Camelford Rugby Football Club are an English and Cornish rugby union club that are based in the town of Camelford in north-east Cornwall and were founded in 2008. They currently operate a men's team that play in Cornwall League 2 - a league that is ranked at tier 10 of the English rugby union system.

==History==
Camelford RFC was formed in 2008. During the club's first two seasons they played friendly matches, mainly against Cornish opposition and in 2010 entered the Cornwall Merit Table, finishing 7th. 2011 was their first season in league rugby after being accepted to play in the Tribute Cornwall League Two. Since then they have gone from strength to strength, finishing third on both occasions during the 2013–14 and 2014-15 Cornwall 2 seasons.

==Ground==
Camelford plays its home games at Lane End (Tregoodwell Lane) on the outskirts of the town.

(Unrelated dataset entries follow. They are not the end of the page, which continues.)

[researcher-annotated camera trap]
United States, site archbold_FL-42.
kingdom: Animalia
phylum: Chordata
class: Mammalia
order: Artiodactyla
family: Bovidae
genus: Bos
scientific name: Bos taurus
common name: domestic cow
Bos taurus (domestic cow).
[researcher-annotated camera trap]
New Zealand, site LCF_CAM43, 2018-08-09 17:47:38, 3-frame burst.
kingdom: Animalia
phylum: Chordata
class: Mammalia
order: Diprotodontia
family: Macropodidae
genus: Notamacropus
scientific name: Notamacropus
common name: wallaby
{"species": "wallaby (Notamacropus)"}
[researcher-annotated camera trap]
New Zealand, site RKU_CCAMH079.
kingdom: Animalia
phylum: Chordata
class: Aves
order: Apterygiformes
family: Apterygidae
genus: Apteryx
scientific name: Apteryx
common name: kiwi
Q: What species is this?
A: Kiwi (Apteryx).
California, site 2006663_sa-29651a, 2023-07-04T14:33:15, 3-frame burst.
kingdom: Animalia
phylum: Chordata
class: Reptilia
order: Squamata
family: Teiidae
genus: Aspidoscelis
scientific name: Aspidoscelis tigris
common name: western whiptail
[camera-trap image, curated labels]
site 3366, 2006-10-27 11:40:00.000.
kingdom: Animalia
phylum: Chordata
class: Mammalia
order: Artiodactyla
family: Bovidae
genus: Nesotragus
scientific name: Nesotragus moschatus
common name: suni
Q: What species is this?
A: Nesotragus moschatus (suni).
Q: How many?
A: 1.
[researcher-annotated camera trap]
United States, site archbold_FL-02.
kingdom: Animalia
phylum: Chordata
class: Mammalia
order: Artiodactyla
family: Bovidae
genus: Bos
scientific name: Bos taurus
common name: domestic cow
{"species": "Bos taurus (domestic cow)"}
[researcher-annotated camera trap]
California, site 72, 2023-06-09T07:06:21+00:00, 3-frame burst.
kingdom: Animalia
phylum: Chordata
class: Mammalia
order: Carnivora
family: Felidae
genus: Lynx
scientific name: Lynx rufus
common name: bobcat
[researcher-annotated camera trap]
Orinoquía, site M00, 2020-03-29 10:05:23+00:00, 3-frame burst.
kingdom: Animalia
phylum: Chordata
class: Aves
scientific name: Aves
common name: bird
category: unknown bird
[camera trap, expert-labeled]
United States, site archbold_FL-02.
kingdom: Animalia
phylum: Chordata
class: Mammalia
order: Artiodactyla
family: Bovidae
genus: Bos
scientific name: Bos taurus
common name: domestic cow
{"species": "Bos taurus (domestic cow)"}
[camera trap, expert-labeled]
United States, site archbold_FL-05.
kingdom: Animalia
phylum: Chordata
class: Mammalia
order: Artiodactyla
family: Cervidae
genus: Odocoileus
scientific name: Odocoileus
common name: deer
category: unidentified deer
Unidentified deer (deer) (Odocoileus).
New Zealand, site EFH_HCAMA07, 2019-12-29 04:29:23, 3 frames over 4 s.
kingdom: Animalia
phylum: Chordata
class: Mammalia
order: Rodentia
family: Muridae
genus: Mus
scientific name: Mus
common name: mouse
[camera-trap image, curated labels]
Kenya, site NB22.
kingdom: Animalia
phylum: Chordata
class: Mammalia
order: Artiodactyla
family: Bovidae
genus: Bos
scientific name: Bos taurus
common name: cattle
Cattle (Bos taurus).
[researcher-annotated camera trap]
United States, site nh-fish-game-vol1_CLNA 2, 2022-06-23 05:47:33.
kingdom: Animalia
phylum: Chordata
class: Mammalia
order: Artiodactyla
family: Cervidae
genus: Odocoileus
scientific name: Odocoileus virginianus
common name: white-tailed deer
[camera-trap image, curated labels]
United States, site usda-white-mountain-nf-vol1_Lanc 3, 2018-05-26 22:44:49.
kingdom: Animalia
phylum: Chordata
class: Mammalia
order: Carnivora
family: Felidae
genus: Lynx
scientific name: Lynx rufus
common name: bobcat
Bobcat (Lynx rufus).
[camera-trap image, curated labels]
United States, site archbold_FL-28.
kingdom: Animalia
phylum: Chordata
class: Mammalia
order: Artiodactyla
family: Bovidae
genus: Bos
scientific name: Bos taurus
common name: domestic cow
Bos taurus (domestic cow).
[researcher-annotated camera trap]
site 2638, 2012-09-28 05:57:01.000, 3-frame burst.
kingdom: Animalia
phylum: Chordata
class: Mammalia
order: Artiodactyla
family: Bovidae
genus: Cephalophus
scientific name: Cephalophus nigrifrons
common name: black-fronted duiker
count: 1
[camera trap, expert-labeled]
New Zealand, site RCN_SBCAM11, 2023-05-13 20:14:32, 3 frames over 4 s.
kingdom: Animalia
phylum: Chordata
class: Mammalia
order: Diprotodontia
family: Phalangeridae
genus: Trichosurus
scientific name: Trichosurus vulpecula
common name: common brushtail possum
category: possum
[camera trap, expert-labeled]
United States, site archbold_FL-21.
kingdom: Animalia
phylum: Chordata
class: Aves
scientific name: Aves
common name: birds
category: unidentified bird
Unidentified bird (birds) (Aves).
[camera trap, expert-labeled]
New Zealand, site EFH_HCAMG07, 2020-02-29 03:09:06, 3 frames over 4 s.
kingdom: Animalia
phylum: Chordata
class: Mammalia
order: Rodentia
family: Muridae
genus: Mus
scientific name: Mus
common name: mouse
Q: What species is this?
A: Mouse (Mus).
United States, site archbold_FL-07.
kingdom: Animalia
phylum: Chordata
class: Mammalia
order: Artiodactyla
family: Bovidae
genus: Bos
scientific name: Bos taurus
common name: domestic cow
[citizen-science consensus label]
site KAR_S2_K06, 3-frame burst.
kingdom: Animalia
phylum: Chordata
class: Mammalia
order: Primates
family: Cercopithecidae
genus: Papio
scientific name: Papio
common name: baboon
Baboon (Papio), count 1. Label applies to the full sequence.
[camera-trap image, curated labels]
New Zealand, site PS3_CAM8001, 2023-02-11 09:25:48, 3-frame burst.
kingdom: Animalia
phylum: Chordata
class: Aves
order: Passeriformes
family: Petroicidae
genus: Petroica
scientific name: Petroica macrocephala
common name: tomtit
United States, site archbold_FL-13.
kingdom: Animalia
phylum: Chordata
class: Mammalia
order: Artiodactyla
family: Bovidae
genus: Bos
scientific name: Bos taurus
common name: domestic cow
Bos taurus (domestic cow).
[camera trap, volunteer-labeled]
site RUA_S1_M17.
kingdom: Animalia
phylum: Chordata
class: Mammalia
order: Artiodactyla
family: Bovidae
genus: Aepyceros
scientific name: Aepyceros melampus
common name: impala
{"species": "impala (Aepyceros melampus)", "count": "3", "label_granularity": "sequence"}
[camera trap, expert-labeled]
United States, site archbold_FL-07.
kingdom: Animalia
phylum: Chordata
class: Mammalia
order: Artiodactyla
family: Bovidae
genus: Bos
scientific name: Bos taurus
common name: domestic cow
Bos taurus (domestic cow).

Facilities are basic, with no club-house and just the one open pitch with space for around 500 supporters standing. Although there is no parking available at the ground, visitors can park nearby in town (five minute walk). As Camelford has limited public transport, arriving by car is essential.

==Season summary==

Season: League; National Cup(s); County Cup(s)
Competition/Level: Position; Points; Competition; Performance; Competition; Performance
2008–09: N/A; N/A; N/A; Cornwall Clubs Cup; 1st Round
2009–10: Cornwall Merit Table B; 7th; 26; Cornwall Clubs Cup; Quarter-finals
2010–11: N/A; N/A; N/A; Cornwall Clubs Cup; 1st Round
2011–12: Cornwall 2 (10); 7th; 5; Cornwall Clubs Cup; 1st Round
2012–13: Cornwall 2 (10); 5th; 28; Cornwall Clubs Cup; 1st Round
2013–14: Cornwall 2 (10); 3rd; 34; RFU Junior Vase; 1st Round; Cornwall Clubs Cup; 1st Round
2014–15: Cornwall 2 (10); 3rd; 24; RFU Junior Vase; 2nd Round; Cornwall Clubs Cup; 1st Round
2015–16: Cornwall 2 (10); 3rd; 24; Cornwall Clubs Cup; Group Stage
2016–17: Cornwall 2 (10); 7th; 0
2017–18: Cornwall 2 (10); 4th; 20
2018–19: Cornwall 2 (10); 4th; 15; RFU Junior Vase; Quarter-finals
2019–20: Cornwall 2 (10)
Green background stands for either league champions (with promotion) or cup winners. Blue background stands for promotion without winning league or losing cup finalists. Pink background stands for relegation.